Opinion de Caroline De Cartier: Une formation pour les jeunes enseignants
Ne serait-il pas pertinent de payer les enseignants débutants à temps plein mais de leur demander de prester que 75% en tant qu’enseignant et de consacrer 25% à leur formation continue ?
Pourquoi demandons-nous à un jeune enseignant de faire un métier plus difficile que son collègue expérimenté? En effet, en Belgique, quand les enseignants débutants ont la chance d’avoir un temps plein pour toute l’année au sein d’une même école (ce qui est déjà rare!), ils héritent souvent des classes réputées comme étant les plus compliquées (différenciées/3ièmes professionnelles...) et d’horaires morcelés (peu de classes parallèles, beaucoup de cours différents, nombreuses heures de fourches...). Parfois, on leur affecte un référent mais ils bénéficient rarement d’un accompagnement professionnel de qualité. Très peu sont observés dans leur pratique lors de leurs premières semaines et rares sont les opportunités qui leur permettent de prendre du recul sur leurs pratiques 1et de collecter du feedback sur leurs forces et leurs points d’améliorations. Selon le rapport du GIRSEF (2013), le taux de sortie des enseignants débutants en FWB après un an est de 25%. Et malheureusement, il ne s’est probablement pas amélioré ces dernières années.
Même si la formation initiale est renforcée (ce qui devrait être le cas je l’espère grâce à la réforme en cours), ne faudrait-il pas, au-delà des stages ‘longs’ envisagés, comme dans la plupart des métiers, accepter que ces premières années en tant qu’enseignant soient aussi une phase d’apprentissage? Et donc investir dans ce capital humain au lieu de l’épuiser en l’envoyant dès le jour 1 non accompagné dans “l’arène” de la classe?
A titre de comparaison, un ingénieur qui commence à travailler ne sera jamais responsable tout de suite du fonctionnement d’un processus, un diplômé en gestion ne sera pas responsable tout de suite de manière autonome du marketing d’un produit, une infirmière ne sera pas en charge seule des patients... alors est-ce vraiment raisonnable d’attendre des enseignants qui ont en charge l’éducation de nos enfants d’être excellent dès leur premier jour?
Aujourd’hui, selon notre expérience, un enseignant débutant à temps plein travaille en moyenne 50 à 60h par semaine sa première année. La quantité de travail diminue avec les années (à condition de rester dans une même école et de garder les mêmes cours et les mêmes classes) mais vu l’instabilité du métier lors des premières années, beaucoup sont découragés avant d’arriver à une stabilisation de leur temps de travail.
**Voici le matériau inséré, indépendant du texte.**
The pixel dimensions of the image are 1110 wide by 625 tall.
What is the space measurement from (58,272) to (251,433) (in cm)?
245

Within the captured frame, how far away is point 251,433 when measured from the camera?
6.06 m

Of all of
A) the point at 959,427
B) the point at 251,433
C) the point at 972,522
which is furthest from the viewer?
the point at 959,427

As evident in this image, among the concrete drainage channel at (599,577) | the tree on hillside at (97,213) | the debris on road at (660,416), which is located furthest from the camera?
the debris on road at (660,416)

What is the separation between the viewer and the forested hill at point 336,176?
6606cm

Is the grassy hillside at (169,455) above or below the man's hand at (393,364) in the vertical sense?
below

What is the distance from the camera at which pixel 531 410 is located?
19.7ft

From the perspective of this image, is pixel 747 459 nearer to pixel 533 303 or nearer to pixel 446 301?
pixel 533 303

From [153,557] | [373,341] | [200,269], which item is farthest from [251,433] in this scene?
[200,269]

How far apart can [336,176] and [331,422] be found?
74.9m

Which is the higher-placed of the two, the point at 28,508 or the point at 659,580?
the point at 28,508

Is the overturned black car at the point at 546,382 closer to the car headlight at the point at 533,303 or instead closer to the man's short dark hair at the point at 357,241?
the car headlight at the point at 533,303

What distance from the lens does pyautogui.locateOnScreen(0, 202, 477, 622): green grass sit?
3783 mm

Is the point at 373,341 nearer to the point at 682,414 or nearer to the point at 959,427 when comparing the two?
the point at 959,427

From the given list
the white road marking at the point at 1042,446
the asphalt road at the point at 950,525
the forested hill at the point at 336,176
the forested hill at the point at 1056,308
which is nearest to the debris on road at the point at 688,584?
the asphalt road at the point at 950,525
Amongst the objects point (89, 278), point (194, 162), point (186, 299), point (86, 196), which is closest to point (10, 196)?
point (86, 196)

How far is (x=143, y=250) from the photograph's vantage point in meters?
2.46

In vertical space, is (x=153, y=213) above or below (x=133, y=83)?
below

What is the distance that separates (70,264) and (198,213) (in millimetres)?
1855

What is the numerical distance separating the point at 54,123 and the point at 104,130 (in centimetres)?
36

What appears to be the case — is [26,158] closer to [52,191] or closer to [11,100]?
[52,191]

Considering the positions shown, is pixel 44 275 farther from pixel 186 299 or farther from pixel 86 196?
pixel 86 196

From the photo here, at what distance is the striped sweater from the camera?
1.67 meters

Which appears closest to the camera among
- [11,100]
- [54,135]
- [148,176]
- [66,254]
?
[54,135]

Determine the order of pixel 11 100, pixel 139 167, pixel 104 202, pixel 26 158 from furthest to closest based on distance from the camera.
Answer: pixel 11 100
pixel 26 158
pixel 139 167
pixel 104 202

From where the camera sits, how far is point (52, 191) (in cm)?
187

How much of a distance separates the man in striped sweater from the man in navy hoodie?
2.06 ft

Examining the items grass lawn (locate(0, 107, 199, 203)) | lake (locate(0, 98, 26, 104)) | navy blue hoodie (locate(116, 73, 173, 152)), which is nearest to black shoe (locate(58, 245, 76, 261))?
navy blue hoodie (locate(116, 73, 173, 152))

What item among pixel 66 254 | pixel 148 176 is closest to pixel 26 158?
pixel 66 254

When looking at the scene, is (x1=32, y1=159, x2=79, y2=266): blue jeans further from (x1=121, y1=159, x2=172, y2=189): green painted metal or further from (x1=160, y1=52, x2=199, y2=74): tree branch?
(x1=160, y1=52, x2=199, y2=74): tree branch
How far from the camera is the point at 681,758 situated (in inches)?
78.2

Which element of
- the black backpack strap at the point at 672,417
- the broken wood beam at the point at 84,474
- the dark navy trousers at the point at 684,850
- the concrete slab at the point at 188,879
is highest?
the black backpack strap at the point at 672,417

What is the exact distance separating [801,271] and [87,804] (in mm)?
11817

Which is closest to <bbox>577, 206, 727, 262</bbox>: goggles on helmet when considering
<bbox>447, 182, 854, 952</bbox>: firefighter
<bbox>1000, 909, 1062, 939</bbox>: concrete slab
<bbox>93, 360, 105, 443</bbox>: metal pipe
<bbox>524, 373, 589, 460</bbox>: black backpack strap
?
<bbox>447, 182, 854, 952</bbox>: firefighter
Pourtant, un prof qui se sent entouré, soutenu, accompagné et pour qui tout est mis en place afin qu’il puisse préparer ses cours de manière sereine, sera un prof bien dans sa classe et sera à même de mettre en place un climat de classe positif et propice aux apprentissages des jeunes.
Par conséquent, même si on a besoin d’enseignants maintenant (la pénurie des profs est de plus en plus criante, en particulier dans certaines matières et certaines régions), ne serait-il pas pertinent d’investir dans le futur et de voir le choses différemment? Ne pourrait-on pas accepter de payer ces enseignants à temps plein mais de leur demander pendant leur deux premières années de ne prester que 75% (15-16h d’enseignement) et de compléter ceci avec au minimum 25% de formation continue (observations de pairs, échanges entre pairs, lectures, formations, échanges avec un mentor...)?
Pour pouvoir faire cette réforme à budget constant, ne serait-il pas intéressant de réfléchir en parallèle à une révision des normes d’encadrement? En effet, autant les enseignants débutants sont trop mis sous pression, autant il arrive aussi que des enseignants plus expérimentés se retrouvent à enseigner à des classes de moins de 10 élèves suite à un nombre trop important d’options, en particulier dans l’enseignement technique et professionnel. Est-ce que l’enjeu n’est finalement pas surtout de mieux équilibrer la carrière des enseignants?